Il me semble qu’au cours de ces dix dernières années le postmodernisme, les théories sur le style et la forme qui se sont répandues dans le milieu de l’architecture ne sont plus aptes à apporter de réels changements dans ce domaine. C’est pour cette raison qu’à mon avis il faut reconsidérer en profondeur le thème fondamental du rapport de l’homme à la nature, et dépasser le stade de paralysie actuel.
En Occident, l’idée d’architecture a tenu lieu de métaphore de la raison humaine. En outre, l’objectif de la raison occidentale a été la domestication et la conquête de la nature. Cependant, à l’heure actuelle, n’est-il pas nécessaire pour nous tous, à travers le monde, de découvrir une relation différente entre l’homme et la nature ?

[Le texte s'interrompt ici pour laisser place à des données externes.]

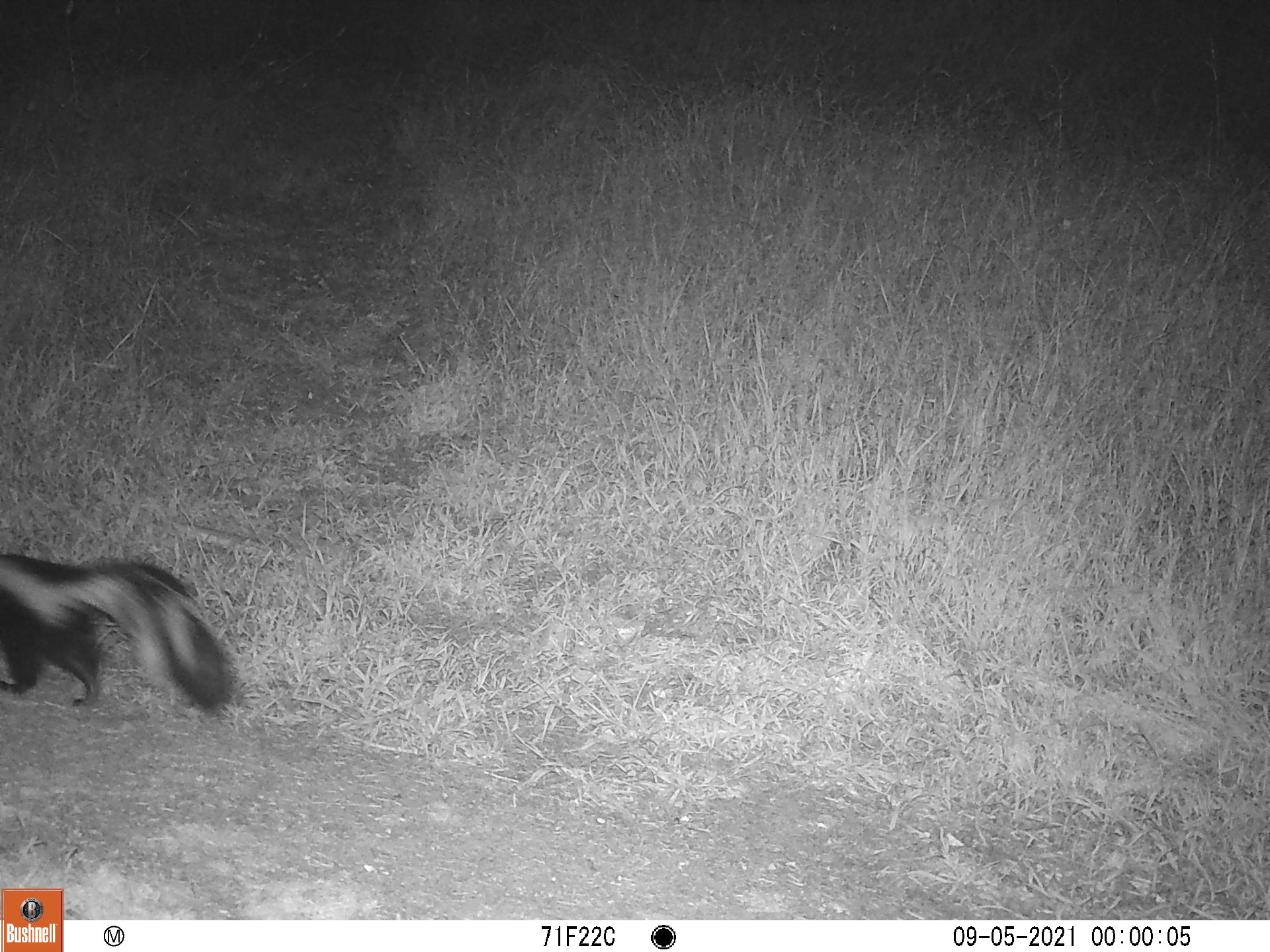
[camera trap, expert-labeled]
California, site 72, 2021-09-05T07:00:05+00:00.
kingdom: Animalia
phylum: Chordata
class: Mammalia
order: Carnivora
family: Mephitidae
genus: Mephitis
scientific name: Mephitis mephitis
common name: striped skunk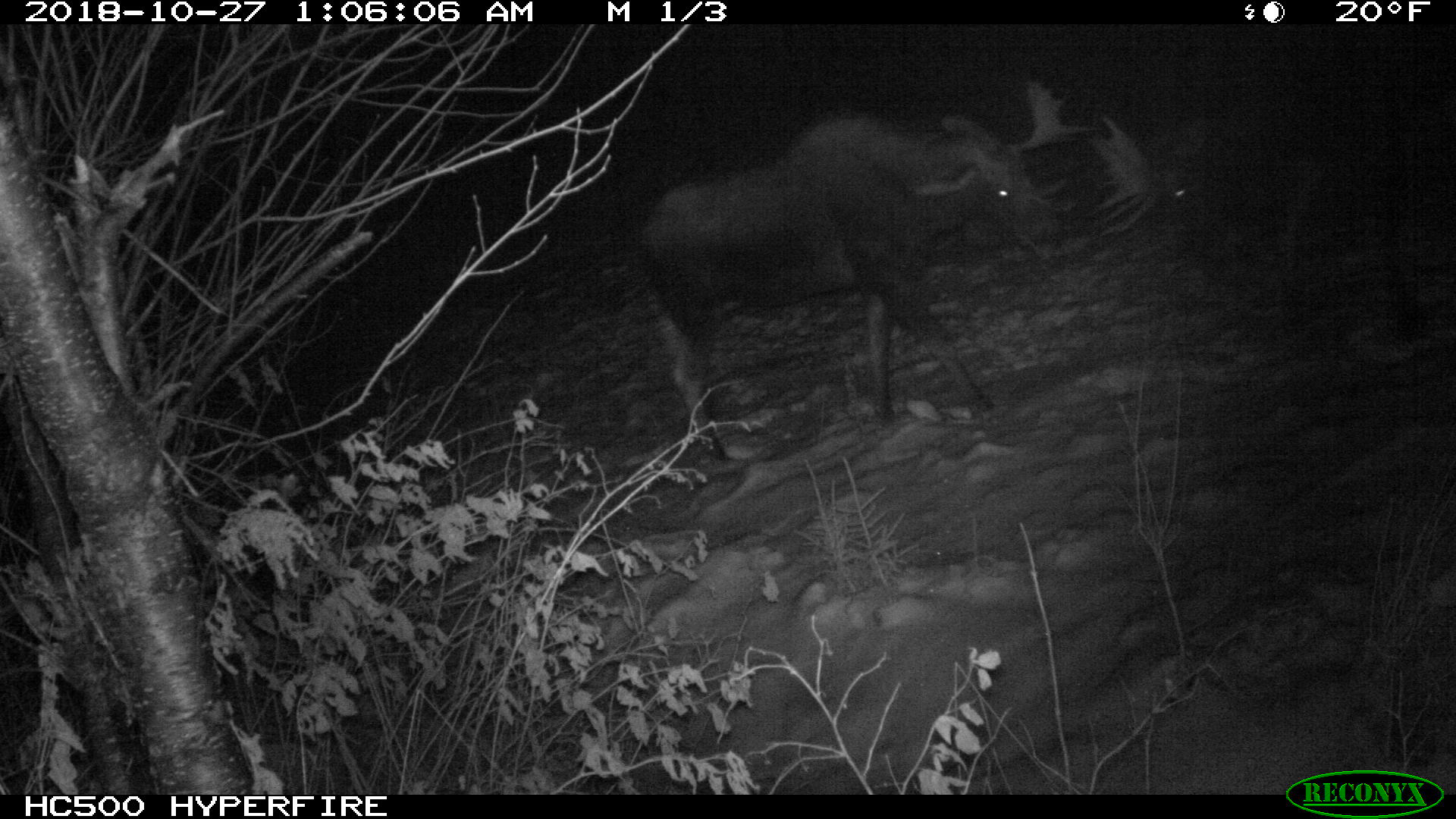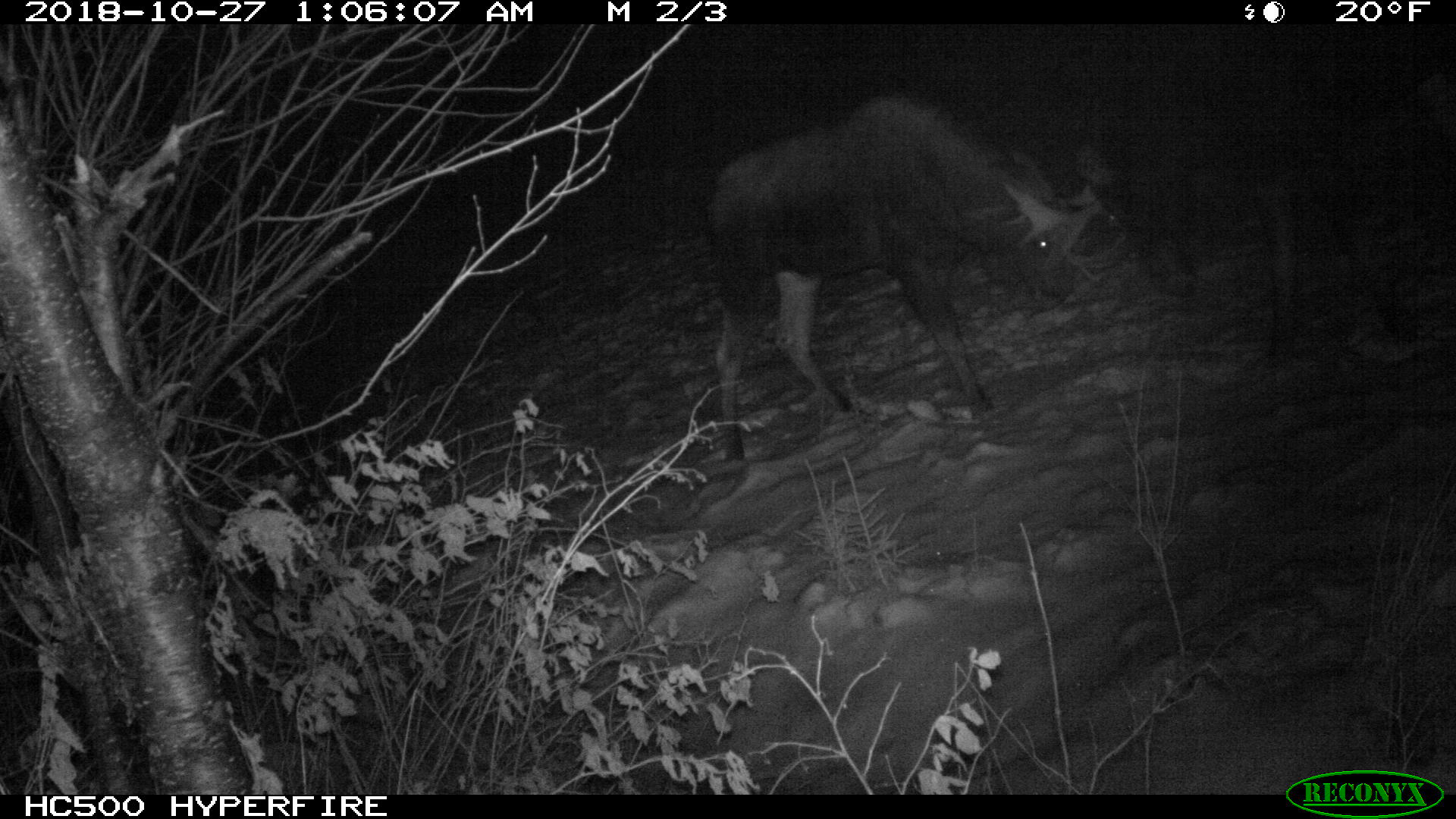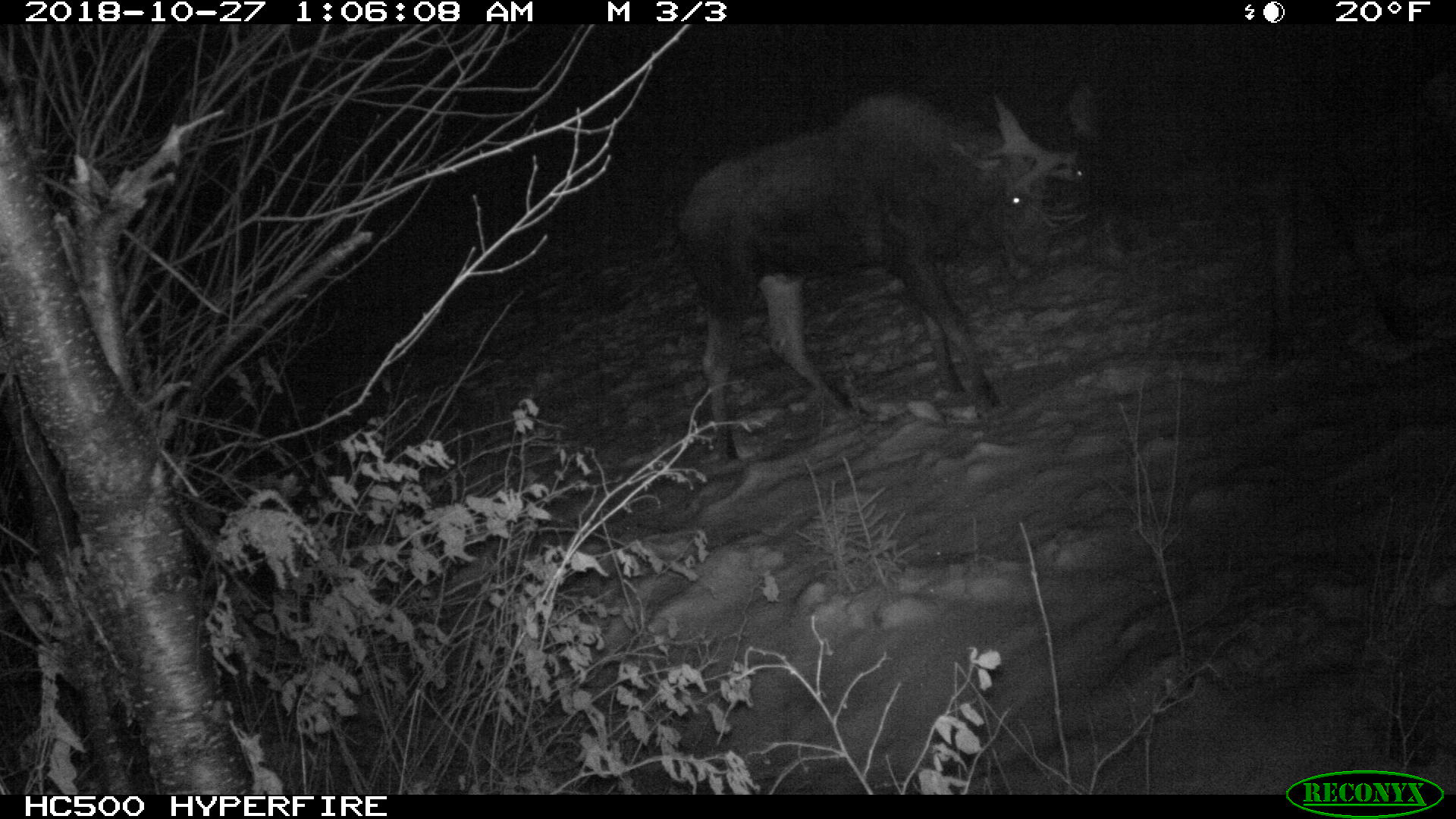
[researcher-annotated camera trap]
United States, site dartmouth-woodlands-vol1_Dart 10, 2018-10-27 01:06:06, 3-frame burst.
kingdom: Animalia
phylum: Chordata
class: Mammalia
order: Artiodactyla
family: Cervidae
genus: Alces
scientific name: Alces alces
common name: moose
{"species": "moose (Alces alces)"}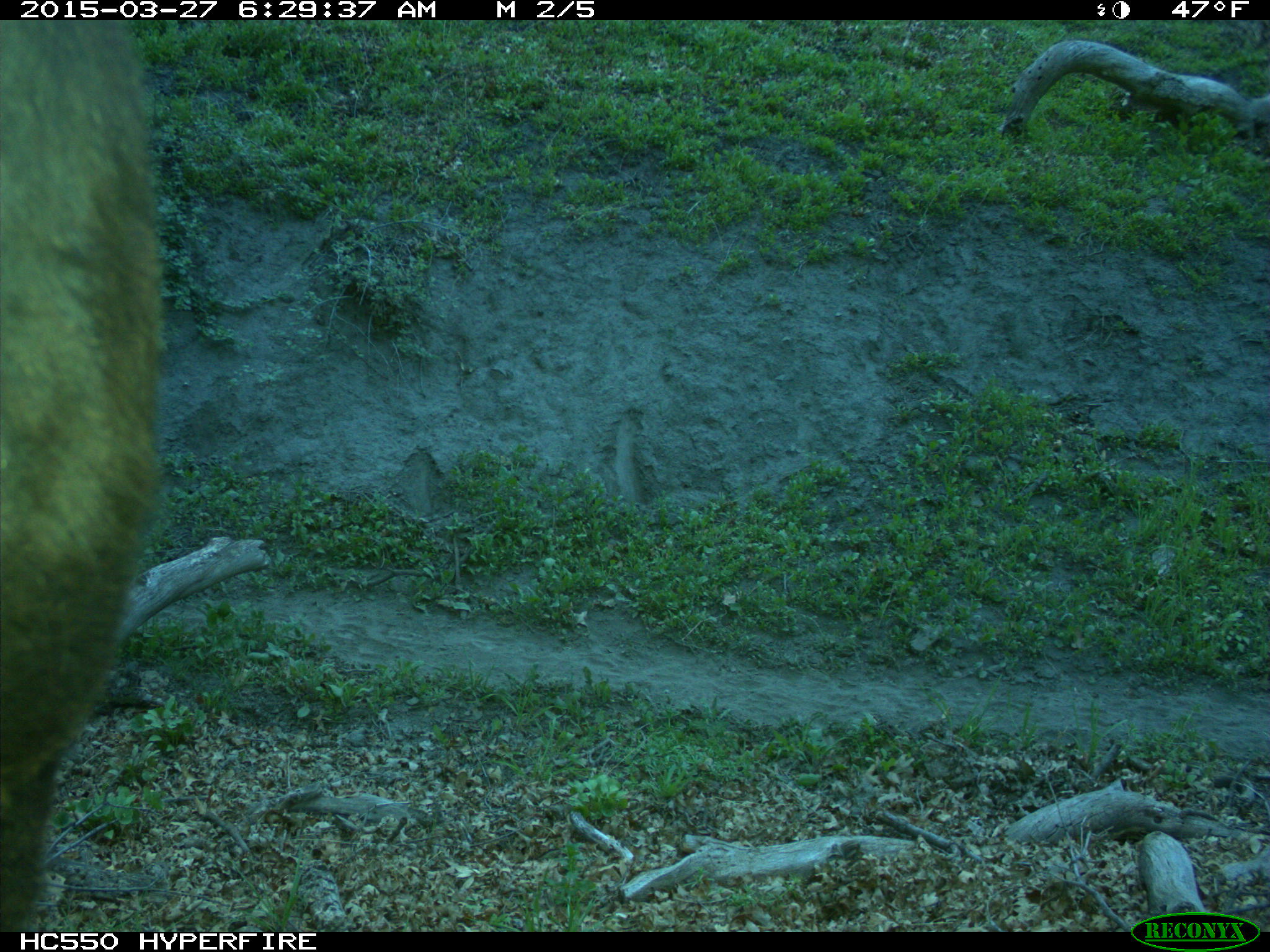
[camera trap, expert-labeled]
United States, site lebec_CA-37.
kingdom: Animalia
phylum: Chordata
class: Mammalia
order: Artiodactyla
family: Bovidae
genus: Bos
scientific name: Bos taurus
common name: domestic cow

Il va sans dire que je suis japonais. Mais, du point de vue de la culture et de la civilisation occidentales, j’occupe sans doute une position marginale dans mon pays. Je me suis souvent demandé pourquoi vous, Occidentaux, manifestiez de l’intérêt pour mon architecture. Bien sûr, il y a un penchant orientalisant, exotique dans cet intérêt, mais ce n’est certainement pas la seule explication. De toute évidence, la vision qu’a le monde occidental des problèmes auxquels il est confronté et la mienne ont quelque chose en commun. Mon architecture s’avère sans doute stimulante pour ceux qui recherchent de nouvelles relations possibles entre l’homme et la civilisation, la culture et la nature.
Je me répète, mais je cherche à poser le problème de l’homme et de la nature par le biais de l’architecture. À la base de ma réflexion, il y a la conception japonaise traditionnelle de la nature qui s’est cristallisée en moi. Les Japonais d’antan accordaient la même valeur au « moi » et à la « nature ». Cela revient, d’après moi, à vider le « moi » de sa substance et à le rapprocher de la nature. L’expression « vivre naturellement », très courante, représente à nos yeux un état idéal. On voit bien que l’idée de nature est profondément enracinée dans l’univers quotidien des Japonais. La vie et la mort des hommes font partie des processus naturels, et lorsque l’homme est « naturalisé », il est assimilé à la nature et rendu immuable. Ce qui rejoint, à mon sens, la conception bouddhiste du nihilisme connue sous le nom de mujôkan (néant).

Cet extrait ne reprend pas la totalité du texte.